A campaign has reached about 95 percent of its goal to recruit up to 3,000 volunteers to place flags on May 25 at Florida National Cemetery at Bushnell, where more than 120,000 veterans and their spouses are buried.
Members of the Puc Puggy Chapter of the Daughters of the American Revolution had an opportunity to donate to the effort or volunteer at the group’s meeting Friday at the Saddlebrook Recreation Center. Free T-shirts are offered to donors.
Other DAR organizations also are participating in the Flags for Fallen Vets program, which will place flags at several veterans’ cemeteries around the nation.
The Puc Puggy Chapter also heard a presentation by Joan Hutter, vice regent and program chairwoman, on the Tomassee DAR School in South Carolina, which provides a residential program for children of families in crisis.
Florida DAR chapters support a cottage at the school which currently houses seven girls. Hutter said about 100 students ages 5 to 18 attend the school, which also offers an Aftercare Program.

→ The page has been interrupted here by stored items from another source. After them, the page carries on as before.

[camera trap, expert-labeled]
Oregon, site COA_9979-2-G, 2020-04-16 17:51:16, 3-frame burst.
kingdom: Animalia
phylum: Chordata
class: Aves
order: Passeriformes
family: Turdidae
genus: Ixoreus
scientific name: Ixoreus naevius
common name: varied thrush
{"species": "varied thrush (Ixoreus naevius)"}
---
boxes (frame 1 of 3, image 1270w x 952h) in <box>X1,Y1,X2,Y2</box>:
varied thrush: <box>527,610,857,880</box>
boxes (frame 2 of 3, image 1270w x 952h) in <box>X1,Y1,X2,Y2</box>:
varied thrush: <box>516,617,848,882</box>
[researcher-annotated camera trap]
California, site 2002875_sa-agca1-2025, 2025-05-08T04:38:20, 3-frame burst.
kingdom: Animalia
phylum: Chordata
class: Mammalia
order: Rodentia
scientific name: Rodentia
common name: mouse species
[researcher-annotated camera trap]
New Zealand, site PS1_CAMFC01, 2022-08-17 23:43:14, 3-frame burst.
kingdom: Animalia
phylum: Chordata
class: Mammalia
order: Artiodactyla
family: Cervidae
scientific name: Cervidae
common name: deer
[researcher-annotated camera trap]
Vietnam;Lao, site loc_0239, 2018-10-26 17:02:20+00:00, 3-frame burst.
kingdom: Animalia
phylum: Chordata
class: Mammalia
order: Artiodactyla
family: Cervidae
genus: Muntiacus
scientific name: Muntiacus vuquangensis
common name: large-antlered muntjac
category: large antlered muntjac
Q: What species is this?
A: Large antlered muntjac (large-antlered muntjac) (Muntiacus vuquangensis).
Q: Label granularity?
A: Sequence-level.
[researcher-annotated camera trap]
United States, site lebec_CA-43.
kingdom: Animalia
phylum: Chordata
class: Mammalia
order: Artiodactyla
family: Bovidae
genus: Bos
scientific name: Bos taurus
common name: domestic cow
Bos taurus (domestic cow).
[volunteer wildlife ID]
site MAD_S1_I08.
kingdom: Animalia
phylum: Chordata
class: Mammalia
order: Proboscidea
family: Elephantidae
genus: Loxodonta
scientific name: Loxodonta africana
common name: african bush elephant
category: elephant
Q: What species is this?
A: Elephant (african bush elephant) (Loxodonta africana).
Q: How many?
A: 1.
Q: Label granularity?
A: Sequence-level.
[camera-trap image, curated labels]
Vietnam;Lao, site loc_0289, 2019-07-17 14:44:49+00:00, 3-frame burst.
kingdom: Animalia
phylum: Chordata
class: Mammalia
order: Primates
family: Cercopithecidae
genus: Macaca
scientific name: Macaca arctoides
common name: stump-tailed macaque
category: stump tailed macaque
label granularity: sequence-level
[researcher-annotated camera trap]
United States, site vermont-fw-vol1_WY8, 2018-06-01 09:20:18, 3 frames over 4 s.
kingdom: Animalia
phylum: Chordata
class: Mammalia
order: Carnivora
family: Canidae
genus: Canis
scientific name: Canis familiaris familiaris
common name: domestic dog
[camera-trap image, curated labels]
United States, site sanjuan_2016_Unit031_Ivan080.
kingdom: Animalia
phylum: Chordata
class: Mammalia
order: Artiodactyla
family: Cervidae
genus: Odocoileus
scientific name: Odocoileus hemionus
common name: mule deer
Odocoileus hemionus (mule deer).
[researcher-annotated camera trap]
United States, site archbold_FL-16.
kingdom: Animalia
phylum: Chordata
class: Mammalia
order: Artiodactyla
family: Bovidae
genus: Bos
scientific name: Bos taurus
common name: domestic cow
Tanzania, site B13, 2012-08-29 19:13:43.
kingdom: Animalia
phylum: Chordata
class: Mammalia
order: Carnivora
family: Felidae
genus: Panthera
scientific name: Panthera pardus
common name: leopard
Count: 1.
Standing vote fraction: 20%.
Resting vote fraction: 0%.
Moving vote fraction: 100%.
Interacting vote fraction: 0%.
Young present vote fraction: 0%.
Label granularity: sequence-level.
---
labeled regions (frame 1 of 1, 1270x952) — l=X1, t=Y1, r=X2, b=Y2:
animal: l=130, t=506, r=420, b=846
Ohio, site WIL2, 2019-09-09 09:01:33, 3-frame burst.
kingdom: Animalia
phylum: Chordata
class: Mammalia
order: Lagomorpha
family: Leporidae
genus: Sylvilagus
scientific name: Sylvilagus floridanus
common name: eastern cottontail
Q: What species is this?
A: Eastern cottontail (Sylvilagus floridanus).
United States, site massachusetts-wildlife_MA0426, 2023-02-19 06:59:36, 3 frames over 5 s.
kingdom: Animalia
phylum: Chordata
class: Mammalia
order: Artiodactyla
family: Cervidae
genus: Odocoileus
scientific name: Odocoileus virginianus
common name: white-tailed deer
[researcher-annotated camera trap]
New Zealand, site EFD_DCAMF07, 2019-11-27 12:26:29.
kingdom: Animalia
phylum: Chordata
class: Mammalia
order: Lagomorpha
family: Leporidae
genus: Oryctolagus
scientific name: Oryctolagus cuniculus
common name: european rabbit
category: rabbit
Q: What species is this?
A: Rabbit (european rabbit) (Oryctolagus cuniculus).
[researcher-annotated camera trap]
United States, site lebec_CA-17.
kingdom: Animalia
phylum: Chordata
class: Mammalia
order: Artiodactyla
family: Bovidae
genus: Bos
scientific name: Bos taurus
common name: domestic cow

Students receive full boarding scholarships, which cover educational and personal expenses, or annual boarding scholarships of $500 or more.
“Some of these children have never been to school before because they’re from the backwoods of the Blue Ridge Mountains,” Hutter said.
The chapter also will sponsor a genealogy workshop on June 11 to help DAR members trace their family backgrounds.
The Puc Puggy Chapter was named after William Bartram, a Quaker botanist in central Florida who discovered a flowering bush he named after Benjamin Franklin. The Seminole Indians called him Puc Puggy, which means the flower hunter.
With 175,000 members in 3,000 chapters, the national DAR, founded in 1890, is a women’s service organization that works to promote patriotism, preserve history and improve education. To join the DAR, a member must have a patriot in their ancestry from the American Revolution as well as three generations of first marriages that preserve the lineage.